Everyone should have a Friday night at Giuseppe’s off Borough High Street at least once
Toby Maclean is a 42-year-old “resolute Londoner”: born in Wandsworth, he later moved to Brixton for ten years and is now settled in Camberwell (in the rather marvellously redesigned flat above the Cool Cat’s Cafe – look out for its vast glass wall). “Being a structural engineer,” he says, “meant that I always harboured a desire to build the place I lived in rather than live somewhere someone else had built. I found this derelict building in Camberwell and rebuilt it and found I had a spare ground floor in which to curate the kind of restaurant/bar place that I thought should exist but is hard to find – low-key, relaxed but with good stuff.” Find him structurally engineering at TALLengineers.com and for his restaurant/bar CoolCatsCafe.com @coolcatscafe
When were you happiest?
Tomorrow – things always get better and the grass is always greener and it’s not always as a result of a new carcinogenic, biodiversity destroying pesticide. Sometimes it’s just the result of naturally fertile soil.
Where would you like to live in south London?
I’ve always quite liked the idea of living in Brockwell Park – there’s a walled and well-tended garden for privacy, the tree circle near the Herne Hill entrance for a feeling of camp-outed-ness, a swimming pool and several other water courses and a tea house for all nutritional needs. I also used to like encountering the late-night inhabitants as I short-cut through the park from Herne Hill to Tulse Hill. A happy bunch, as long as you didn’t land on their heads when you jumped the fence.
What is your favourite south London sound or smell?
The crack of summer thunder and the smell of rain after a dry spell; I’ve just looked this up – it’s called petrichor, with splash of ozone. Of course this is not strictly speaking a South London thing…
Who is your favourite south Londoner?
I know Michael Faraday, the electricity pioneer, was a south Londoner, mostly because he was born in Newington Butts just south of the Elephant and Castle roundabout [hence the name of the unusual building in the middle of it, once – wrongly – rumoured to be home to the Aphex Twin].
What is the most important lesson life has taught you?
The American author, Kurt Vonnegut, had good advice for life: when things are pleasant, look around and say to your companion, or to yourself if you are alone or your companion isn’t listening, “Well, if this isn’t nice what is?”. Take time to appreciate those moments.
What is your earliest south London memory?
The summer of 76 sticks in the mind as one of the first times I was sufficiently self-aware to think “this is hot”. And it’s been scientifically proven that there will never be hotter summer in south London. People from north London were flocking to the Lidos down here and reserving deckchairs with rolled up copies of the Guardian.
Your favourite south London building or landmark?
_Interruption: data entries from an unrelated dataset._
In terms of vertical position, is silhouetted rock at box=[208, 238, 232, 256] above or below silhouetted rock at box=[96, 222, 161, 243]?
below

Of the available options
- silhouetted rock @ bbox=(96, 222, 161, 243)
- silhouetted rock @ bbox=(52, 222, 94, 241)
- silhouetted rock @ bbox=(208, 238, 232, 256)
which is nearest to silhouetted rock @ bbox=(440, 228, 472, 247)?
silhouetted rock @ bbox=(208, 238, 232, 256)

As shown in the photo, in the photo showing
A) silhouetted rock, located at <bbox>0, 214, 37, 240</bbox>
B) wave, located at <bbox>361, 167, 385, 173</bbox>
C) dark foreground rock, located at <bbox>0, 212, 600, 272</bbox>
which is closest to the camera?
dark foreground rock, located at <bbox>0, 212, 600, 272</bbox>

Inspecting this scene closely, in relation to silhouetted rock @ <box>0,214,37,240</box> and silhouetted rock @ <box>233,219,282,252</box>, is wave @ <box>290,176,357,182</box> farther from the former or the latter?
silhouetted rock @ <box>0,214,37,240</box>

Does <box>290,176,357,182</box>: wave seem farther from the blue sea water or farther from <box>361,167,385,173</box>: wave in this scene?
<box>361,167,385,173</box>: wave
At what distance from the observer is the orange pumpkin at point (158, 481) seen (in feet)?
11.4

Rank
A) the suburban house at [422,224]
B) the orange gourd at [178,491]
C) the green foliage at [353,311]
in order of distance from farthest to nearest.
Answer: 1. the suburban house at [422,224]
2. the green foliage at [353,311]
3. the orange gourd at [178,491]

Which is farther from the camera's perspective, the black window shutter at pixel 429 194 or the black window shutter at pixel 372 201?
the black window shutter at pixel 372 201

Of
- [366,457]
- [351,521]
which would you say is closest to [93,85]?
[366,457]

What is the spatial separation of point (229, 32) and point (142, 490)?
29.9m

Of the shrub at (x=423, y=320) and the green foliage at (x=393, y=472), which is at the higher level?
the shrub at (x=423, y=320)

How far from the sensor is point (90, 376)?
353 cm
For me, Battersea Power Station is the most iconic, particularly now it’s a crumbling hulk. I like that it somehow stubbornly managed to withstand redevelopment for about 30 years despite hundreds of millions of pounds being squandered on grand schemes for multi-use, retail, living, work parks all, until recently, to no avail.
Video via Da Giuseppe’s
What is your guilty south London pleasure?
Everyone should have a Friday night at Giuseppe’s off Borough High Street at least once [check it out in full swing in the clip, above]. It’s an Italian restaurant that becomes a club on Fridays after about 11pm and there is normally someone crooning Frank Sinatra hits amid cheesy pop recordings as punters dance amongst the tables. For some reason there is also a shark’s jaw bone normally lying about which can be used for impromptu embellishment of dance moves.
Where do you hang out?
If I’m not at Cool Cats’ Cafe, then I’m probably at the Prince Albert in Brixton.
What simple thing would improve your quality of life?
I’m thinking about introducing a new clock that runs 1/11th faster than normal clocks – ie, every hour is compressed into 55 normal minutes – which means if every one carried on working eight hour days, sleeping eight hour nights etc but using the new clock we’d all have two hours free every day to use to do all the things we never get round to doing / see the people we never get round to seeing / or having an extended lie in.